Questions on How To Count Workers

Hi Folks -

How's everyone doing? Kind of a tough time these days.

To that end, at work I've been working on something to try to understand the impact of COVID-19 closures on Massachusetts' most vulnerable workers. So far we've looked at part-time vs. full-time workers (workers who've worked 48+ wks and 35+ hrs per week vs. everyone else), and gig-economy (ish) workers (who we've set to class of worker == 7, self-employed, unincorporated).

But I'm not confident we're using the best variables to understand these problems. So I'm wondering if folks on the forum have some ideas about how to use PUMS data to obtain these numbers for NAICSP job codes:

* Part-time vs. full-time employment by NAICSP

* Gig-Economy workers

* Tipped Workers

* Undocumented Workers (this has been particularly challenging)

I'm relatively fluent in the coding and aggregating, I'm just having trouble figuring out some best practices towards getting at these numbers. If anyone had any suggestions, I'd be delighted to hear from you.

Thanks,

Peter

  • Hi Peter. Since you are already familiar with the COW class of worker) and NAICSP fields, I will just comment on other important fields for classifying part-time and full-time workers. ESR (Employment Status Recode) can help you zero in on those who were actually employed at time of interview (values 1 and 2). Then, there is a group of variables that can help you distinguish full-time vs part-time workers: WKHP - usual number of hours worked per week; WKL - when last worked; WKW - weeks worked in the past 12 months; WRK - worked last week (yes or no). BTW, ESR can also be used to find those in the active miitary and distinguish them from the civilian workers. Since the ACS never asks if a person is in the U.S. legally, you would have to make some inferences about the people whose records show not a citizen for the CIT variable. (There are researchers who have developed ways to estimate the number of undocumented workers, but I don't know how that is done - Google about. ) I would not recommend using a value of 7 for the COW variable to find gig-economy workers since people with small businesses are also covered by that COW value.
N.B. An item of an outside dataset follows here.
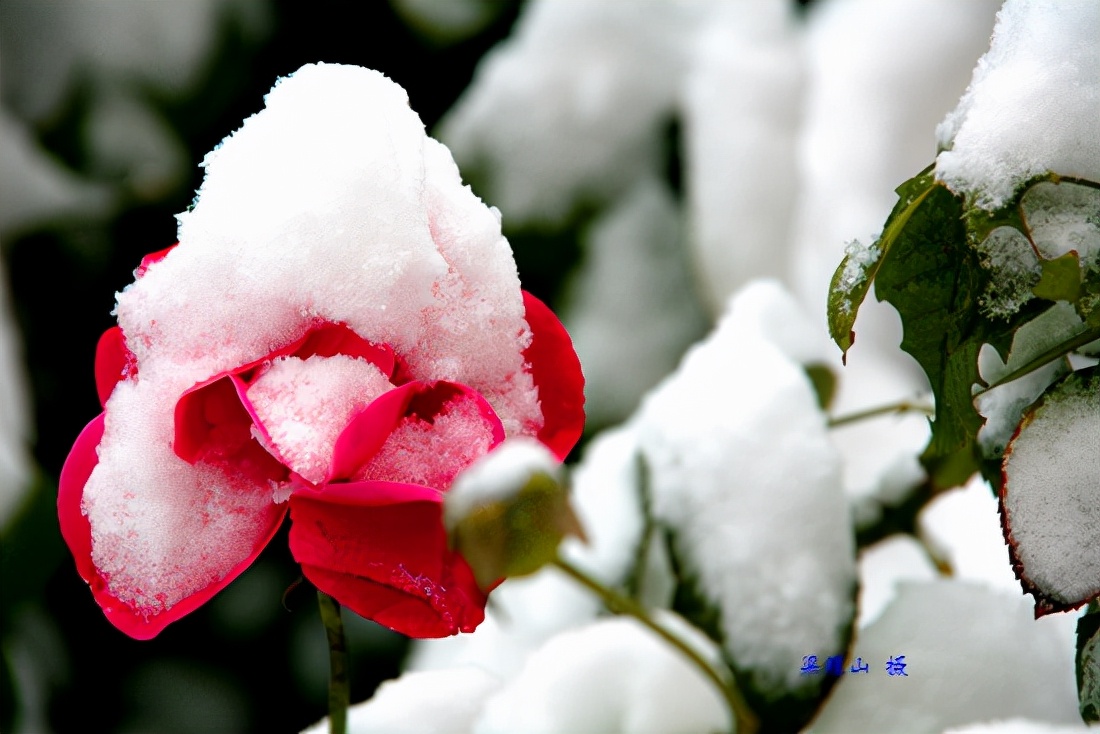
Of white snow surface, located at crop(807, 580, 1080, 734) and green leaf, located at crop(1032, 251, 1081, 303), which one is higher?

So, I don't really know any way to isolate gig-economy workers in the ACS. Perhaps others can chime in with their thoughts on this.

    Doug Hillmer
  • Hi Peter. Since you are already familiar with the COW class of worker) and NAICSP fields, I will just comment on other important fields for classifying part-time and full-time workers. ESR (Employment Status Recode) can help you zero in on those who were actually employed at time of interview (values 1 and 2). Then, there is a group of variables that can help you distinguish full-time vs part-time workers: WKHP - usual number of hours worked per week; WKL - when last worked; WKW - weeks worked in the past 12 months; WRK - worked last week (yes or no). BTW, ESR can also be used to find those in the active miitary and distinguish them from the civilian workers. Since the ACS never asks if a person is in the U.S. legally, you would have to make some inferences about the people whose records show not a citizen for the CIT variable. (There are researchers who have developed ways to estimate the number of undocumented workers, but I don't know how that is done - Google about. ) I would not recommend using a value of 7 for the COW variable to find gig-economy workers since people with small businesses are also covered by that COW value. So, I don't really know any way to isolate gig-economy workers in the ACS. Perhaps others can chime in with their thoughts on this.

    Doug Hillmer
  • Great - thanks Doug. Yeah, gig-economy workers seem to be particularly hard to pin-down in ACS/PUMS data.